== Collected data ==
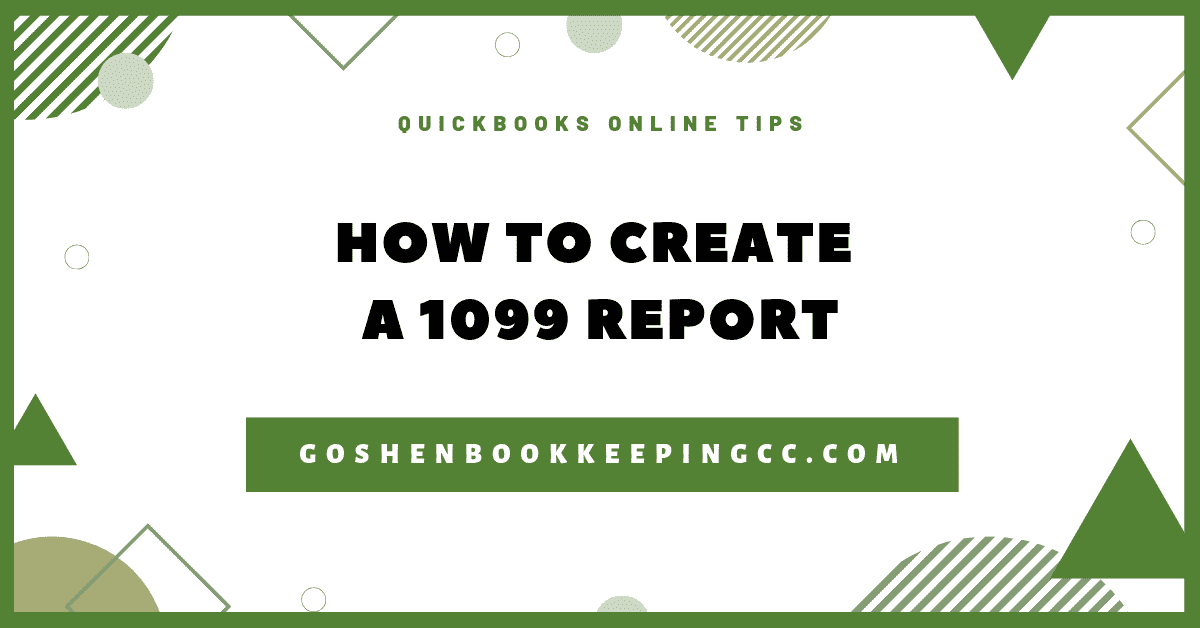 How to Create a 1099 Report in QuickBooks Online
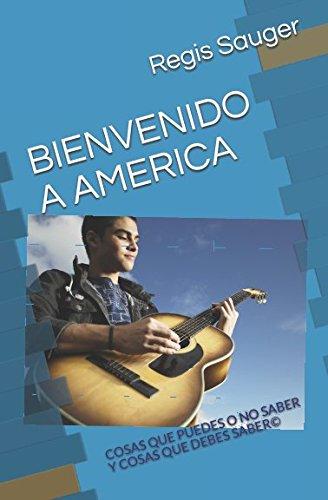 BIENVENIDO A AMERICA: COSAS QUE PUEDES O NO SABER Y COSAS QUE DEBES SABER (Spanish Edition)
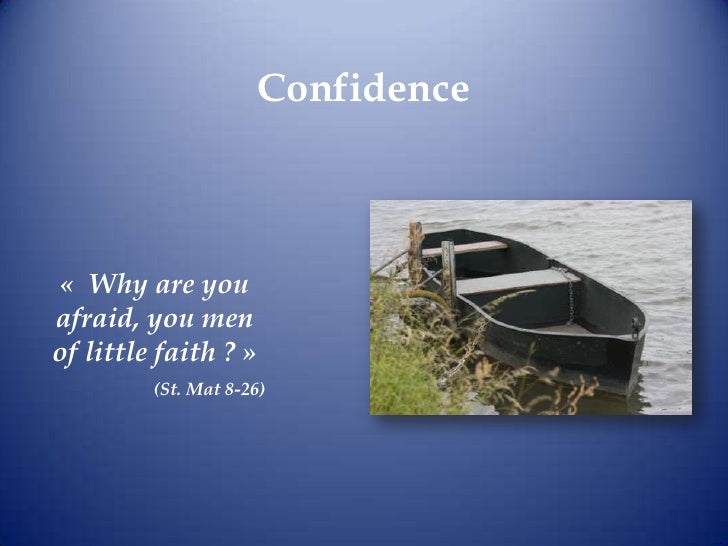 Confidence<br />« Why are you afraid, you men of little faith?»<br />(St. Mat 8-26)<br />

== Your objective ==
Whenever you reach a picture, pass over it; print all the other material exactly.

== Output for this task ==
 How to Create a 1099 Report in QuickBooks Online
 BIENVENIDO A AMERICA: COSAS QUE PUEDES O NO SABER Y COSAS QUE DEBES SABER (Spanish Edition)
 Confidence<br />« Why are you afraid, you men of little faith?»<br />(St. Mat 8-26)<br />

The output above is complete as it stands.